The Tudumo Times



2.4.07

Some time with The Master

I guess you're partly looking for ways to improve your productivity. Maybe I have some tips that you could use, maybe you're looking for an insight on a problem you have. You could also be reading just to check that your current method is the right one. Well, today you might be in luck!

If you're older than a certain unspecified age, or interested in martial arts, you might have seen a 1985 cult classic called "The Last Dragon". In it, a martial arts teacher, realizing his own limitations, informs his young apprentice (Bruce Green, aka Bruce Leeroy) that he is now so good that the teacher is not qualified to teach him anymore. He says there is another master, a better master, and the young apprentice must go in search of him to have any chance at reaching martial art perfection.

The apprentice heads off into the city, meeting baddie after baddie and cleaning their respective clocks. He gets interviews with fortune cookie machines and various other unsavouries, until upon meeting Sho' Nuff (pictured above, mid-tantrum) he finally learns who...The. Real. Master. Is.

Interestingly enough, and even more significant as the movie was made long before the latest productivity craze, that master is also a killer GTD practitioner and coach. If you spend a lot of time reading blog entries about how to improve your system, then The Master is definitely the best person to speak to. Go rent the movie, and seek The Master out for yourself!

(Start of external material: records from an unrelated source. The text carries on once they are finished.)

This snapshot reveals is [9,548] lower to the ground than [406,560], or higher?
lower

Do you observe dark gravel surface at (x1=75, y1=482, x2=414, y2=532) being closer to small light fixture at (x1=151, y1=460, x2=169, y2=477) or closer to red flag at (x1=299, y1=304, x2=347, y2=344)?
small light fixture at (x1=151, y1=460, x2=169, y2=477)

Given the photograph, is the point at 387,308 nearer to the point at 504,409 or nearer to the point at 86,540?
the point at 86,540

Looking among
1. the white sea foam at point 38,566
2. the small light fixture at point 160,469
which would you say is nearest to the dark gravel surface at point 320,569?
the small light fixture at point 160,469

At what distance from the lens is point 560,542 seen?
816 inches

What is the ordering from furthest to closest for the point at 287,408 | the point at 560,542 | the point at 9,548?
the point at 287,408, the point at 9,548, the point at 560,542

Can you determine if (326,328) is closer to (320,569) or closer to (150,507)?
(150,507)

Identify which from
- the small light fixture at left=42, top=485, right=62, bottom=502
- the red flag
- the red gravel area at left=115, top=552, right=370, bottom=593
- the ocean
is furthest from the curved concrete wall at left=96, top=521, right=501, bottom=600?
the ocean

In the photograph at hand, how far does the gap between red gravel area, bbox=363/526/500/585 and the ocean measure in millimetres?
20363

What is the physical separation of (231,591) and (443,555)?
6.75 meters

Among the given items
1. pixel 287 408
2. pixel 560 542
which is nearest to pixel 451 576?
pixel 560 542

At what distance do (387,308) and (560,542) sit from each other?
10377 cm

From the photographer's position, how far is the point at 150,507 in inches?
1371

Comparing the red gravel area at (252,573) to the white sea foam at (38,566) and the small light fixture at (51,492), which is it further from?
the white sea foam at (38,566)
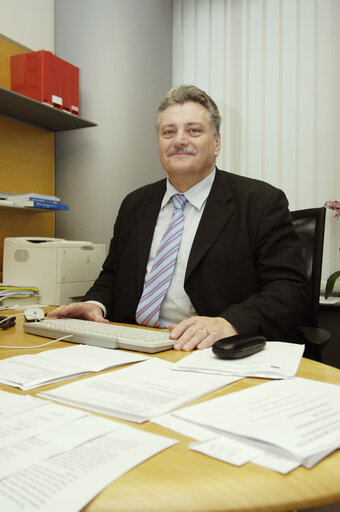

Just to unpack that a bit:
Often we give up responsibility far too easily. We'll duck and dive all over the place looking for tidbits that will improve our "system", but if we think about it, we know what to do. From what I've read, very few people are doing the basics properly. To really become a master of GTD, we have to wax-on-wax-off for a while, exactly as specc'ed in the book. If you want to do it properly, just follow the rules for a while. Have you done a full mind-sweep? Full? Because if not, forget about being able to say what works and what doesn't work about GTD.

Yesterday, I bought a copy of Mark Forster's book "Do It Tomorrow". I could easily spend this evening poring over it, looking for a way to improve my ideal system. But I know that the real answers to improving my effectiveness lie within me - I know what I'm not doing.